Después incorporamos un poco de almidón de maíz, que ayuda a dar estructura y evita que el pan de nube se hunda demasiado al salir de la freidora de aire. No hace falta poner mucho: solo la cantidad justa para que la masa aguante la forma. El punto ideal es aquel en que levantas las varillas y las claras forman picos firmes.
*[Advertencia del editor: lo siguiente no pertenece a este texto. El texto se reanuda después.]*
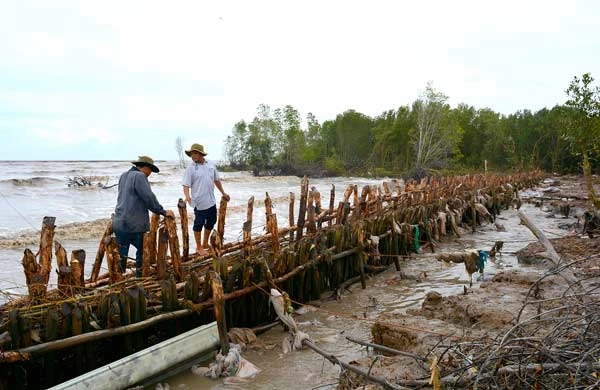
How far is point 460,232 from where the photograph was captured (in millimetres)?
13305

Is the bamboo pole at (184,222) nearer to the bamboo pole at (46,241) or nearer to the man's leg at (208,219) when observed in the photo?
the man's leg at (208,219)

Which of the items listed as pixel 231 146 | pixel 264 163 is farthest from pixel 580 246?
pixel 231 146

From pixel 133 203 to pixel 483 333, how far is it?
4.52 m

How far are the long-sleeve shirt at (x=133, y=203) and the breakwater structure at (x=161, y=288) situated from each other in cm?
28

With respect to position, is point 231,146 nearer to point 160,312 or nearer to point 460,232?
point 460,232

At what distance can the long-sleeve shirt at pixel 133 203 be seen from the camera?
5781 mm

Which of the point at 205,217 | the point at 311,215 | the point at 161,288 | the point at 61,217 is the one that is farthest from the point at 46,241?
the point at 61,217

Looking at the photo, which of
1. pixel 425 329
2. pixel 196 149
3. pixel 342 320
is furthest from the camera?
pixel 196 149

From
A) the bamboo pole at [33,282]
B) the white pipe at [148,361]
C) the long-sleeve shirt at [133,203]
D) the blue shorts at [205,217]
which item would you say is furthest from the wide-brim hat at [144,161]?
the white pipe at [148,361]

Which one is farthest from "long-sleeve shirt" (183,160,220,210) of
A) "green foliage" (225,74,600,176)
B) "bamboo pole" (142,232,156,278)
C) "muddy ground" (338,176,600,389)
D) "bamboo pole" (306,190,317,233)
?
"green foliage" (225,74,600,176)

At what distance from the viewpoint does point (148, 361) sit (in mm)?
4199

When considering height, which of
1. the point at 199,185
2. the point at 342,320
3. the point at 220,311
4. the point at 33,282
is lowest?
the point at 342,320

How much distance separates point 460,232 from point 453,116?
32.4 meters

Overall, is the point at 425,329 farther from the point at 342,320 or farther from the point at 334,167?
the point at 334,167
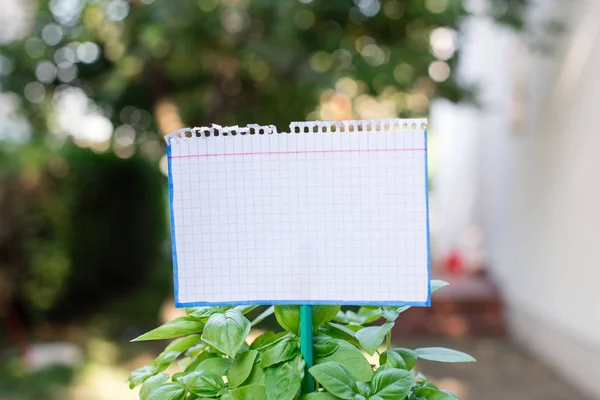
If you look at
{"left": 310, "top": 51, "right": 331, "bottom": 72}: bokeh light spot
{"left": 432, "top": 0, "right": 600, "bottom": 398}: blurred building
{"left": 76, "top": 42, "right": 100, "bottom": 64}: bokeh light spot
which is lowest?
{"left": 432, "top": 0, "right": 600, "bottom": 398}: blurred building

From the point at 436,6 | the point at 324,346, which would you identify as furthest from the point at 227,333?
the point at 436,6

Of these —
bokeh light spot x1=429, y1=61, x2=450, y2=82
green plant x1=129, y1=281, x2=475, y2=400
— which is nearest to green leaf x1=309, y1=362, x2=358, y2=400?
green plant x1=129, y1=281, x2=475, y2=400

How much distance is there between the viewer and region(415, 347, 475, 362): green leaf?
1135mm

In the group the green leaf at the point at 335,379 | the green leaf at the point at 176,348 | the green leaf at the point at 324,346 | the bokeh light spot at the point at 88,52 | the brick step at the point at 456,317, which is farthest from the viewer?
the brick step at the point at 456,317

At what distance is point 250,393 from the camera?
3.45ft

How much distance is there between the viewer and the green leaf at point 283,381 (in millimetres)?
1020

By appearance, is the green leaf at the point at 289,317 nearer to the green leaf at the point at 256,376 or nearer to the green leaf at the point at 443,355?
the green leaf at the point at 256,376

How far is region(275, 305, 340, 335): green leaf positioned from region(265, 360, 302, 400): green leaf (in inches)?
2.7

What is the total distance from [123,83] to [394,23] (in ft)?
7.01

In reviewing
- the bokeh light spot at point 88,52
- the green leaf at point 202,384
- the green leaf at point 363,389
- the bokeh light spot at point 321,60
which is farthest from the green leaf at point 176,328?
the bokeh light spot at point 88,52

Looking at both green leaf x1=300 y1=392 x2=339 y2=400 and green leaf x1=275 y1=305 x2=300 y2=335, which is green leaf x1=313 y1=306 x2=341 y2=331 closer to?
green leaf x1=275 y1=305 x2=300 y2=335

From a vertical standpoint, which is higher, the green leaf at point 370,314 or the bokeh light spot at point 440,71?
the bokeh light spot at point 440,71

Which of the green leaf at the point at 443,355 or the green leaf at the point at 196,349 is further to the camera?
the green leaf at the point at 196,349

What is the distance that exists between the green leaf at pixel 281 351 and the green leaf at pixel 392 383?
14 centimetres
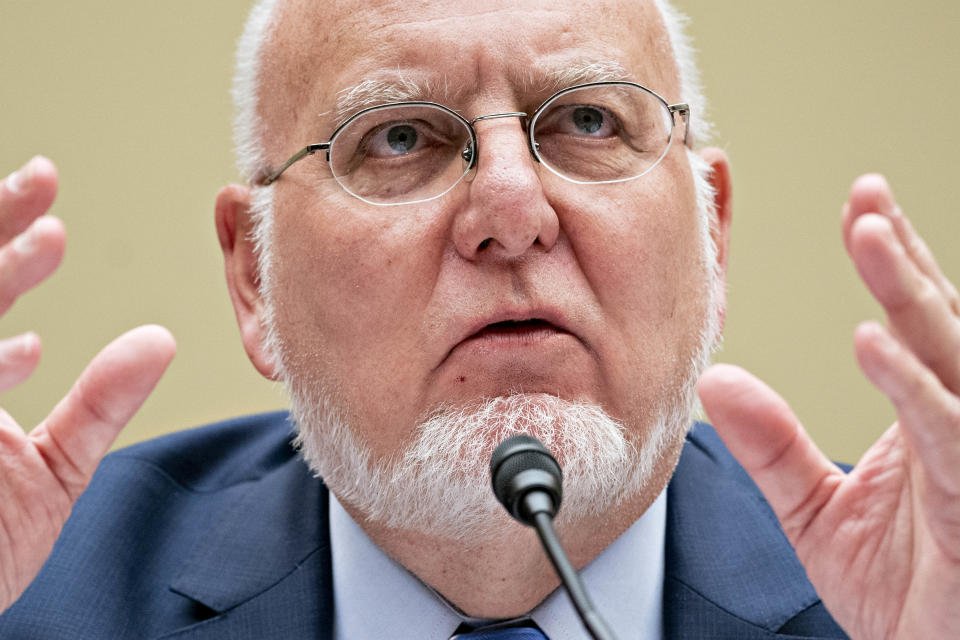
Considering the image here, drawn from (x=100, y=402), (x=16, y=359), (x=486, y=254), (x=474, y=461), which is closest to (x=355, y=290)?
(x=486, y=254)

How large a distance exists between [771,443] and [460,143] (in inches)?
28.2

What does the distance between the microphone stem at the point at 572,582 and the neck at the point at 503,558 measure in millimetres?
591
A partir de aquí entra el chocolate. Lo podemos picar a cuchillo, mejor en trocitos pequeños, para que se reparta bien sin pesar demasiado. Es importante añadirlo con movimientos envolventes, con una espátula y mucha suavidad. Si removemos con fuerza, perderemos el aire que hemos incorporado y el pan quedará más bajo y menos esponjoso.

Freidora de aire y quince minutos

Cuando la masa ya está lista, solo hay que darle forma. Se puede hacer una nube grande o varias porciones pequeñas, siempre sobre papel de horno para que no se pegue. La forma debe ser redondeada y un poco alta, ya que durante la cocción puede bajar ligeramente. El paso final es llevarlo a la freidora de aire: unos 15 minutos a 180 grados son suficientes para que quede dorado por fuera y tierno por dentro. Cada aparato puede variar un poco, así que conviene mirarlo hacia el final de la cocción. La superficie debe quedar ligeramente firme, pero el interior debe mantener esa textura suave y casi cremosa.

Lo mejor es dejarlo reposar unos minutos antes de comerlo. En caliente es muy delicado y se puede romper fácilmente, pero cuando pierde un poco de temperatura gana consistencia. El contraste entre la esponjosidad de las claras y el chocolate fundido es lo que hace que esta receta enganche tanto. Este pan de nube de chocolate es ideal para desayunar, merendar o improvisar un postre rápido. No necesita harina, no ensucia mucho y se prepara con ingredientes muy básicos. Una receta sencilla, alta en proteína y con ese punto dulce que convierte una idea fácil en un pequeño vicio casero.